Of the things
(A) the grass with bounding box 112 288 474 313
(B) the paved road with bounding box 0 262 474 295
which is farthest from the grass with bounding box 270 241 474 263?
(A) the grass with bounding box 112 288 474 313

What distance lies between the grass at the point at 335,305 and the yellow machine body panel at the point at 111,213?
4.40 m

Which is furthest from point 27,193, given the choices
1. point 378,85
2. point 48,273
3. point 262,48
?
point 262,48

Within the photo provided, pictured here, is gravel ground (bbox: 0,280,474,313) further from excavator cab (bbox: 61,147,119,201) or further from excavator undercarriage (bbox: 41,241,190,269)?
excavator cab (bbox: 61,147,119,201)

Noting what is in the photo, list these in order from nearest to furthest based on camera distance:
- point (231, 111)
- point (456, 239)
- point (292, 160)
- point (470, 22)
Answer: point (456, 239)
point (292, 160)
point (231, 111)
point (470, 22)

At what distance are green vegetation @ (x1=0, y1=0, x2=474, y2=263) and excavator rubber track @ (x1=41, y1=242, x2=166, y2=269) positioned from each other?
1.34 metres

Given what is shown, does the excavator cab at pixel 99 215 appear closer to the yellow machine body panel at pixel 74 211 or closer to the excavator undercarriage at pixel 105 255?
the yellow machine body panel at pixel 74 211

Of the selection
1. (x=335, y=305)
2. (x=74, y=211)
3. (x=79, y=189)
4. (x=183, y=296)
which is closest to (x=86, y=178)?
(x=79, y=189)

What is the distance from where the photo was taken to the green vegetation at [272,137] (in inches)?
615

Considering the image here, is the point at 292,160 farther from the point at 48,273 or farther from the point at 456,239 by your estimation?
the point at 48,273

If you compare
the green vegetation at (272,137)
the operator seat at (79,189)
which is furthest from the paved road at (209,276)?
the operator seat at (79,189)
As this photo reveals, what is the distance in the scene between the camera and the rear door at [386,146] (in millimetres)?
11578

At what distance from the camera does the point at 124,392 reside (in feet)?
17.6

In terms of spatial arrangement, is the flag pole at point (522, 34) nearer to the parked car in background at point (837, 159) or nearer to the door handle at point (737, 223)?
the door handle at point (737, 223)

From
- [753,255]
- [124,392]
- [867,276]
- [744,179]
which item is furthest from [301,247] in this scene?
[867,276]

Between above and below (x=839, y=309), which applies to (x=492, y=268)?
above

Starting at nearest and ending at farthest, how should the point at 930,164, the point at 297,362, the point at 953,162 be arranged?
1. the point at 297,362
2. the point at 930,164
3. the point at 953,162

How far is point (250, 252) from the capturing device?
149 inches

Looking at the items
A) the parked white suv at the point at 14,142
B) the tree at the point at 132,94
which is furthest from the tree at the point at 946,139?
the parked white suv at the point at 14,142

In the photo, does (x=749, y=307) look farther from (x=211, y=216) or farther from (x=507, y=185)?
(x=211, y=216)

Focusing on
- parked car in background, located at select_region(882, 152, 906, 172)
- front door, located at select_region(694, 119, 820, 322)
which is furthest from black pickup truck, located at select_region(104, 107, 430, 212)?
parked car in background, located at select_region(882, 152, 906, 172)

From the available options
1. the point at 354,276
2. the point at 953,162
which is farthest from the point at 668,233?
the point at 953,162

Stated task
Please print the rows verbatim, from the start through the line that contains "1.34 metres", including that line.

Result of this task
Of the things
(A) the grass with bounding box 112 288 474 313
(B) the paved road with bounding box 0 262 474 295
which is farthest from the grass with bounding box 270 241 474 263?
(A) the grass with bounding box 112 288 474 313

What distance lies between the grass at the point at 335,305 and the yellow machine body panel at the point at 111,213?
4.40 m

Which is furthest from point 27,193, given the choices
1. point 378,85
2. point 48,273
3. point 262,48
?
point 262,48

Within the photo provided, pictured here, is gravel ground (bbox: 0,280,474,313) further from excavator cab (bbox: 61,147,119,201) or further from excavator undercarriage (bbox: 41,241,190,269)?
excavator cab (bbox: 61,147,119,201)

Noting what is in the photo, list these in order from nearest to furthest based on camera distance:
- point (231, 111)
- point (456, 239)
- point (292, 160)
- point (470, 22)
Answer: point (456, 239)
point (292, 160)
point (231, 111)
point (470, 22)

At what distance are green vegetation @ (x1=0, y1=0, x2=474, y2=263) and excavator rubber track @ (x1=41, y1=242, x2=166, y2=269) positioned from each other?
1.34 metres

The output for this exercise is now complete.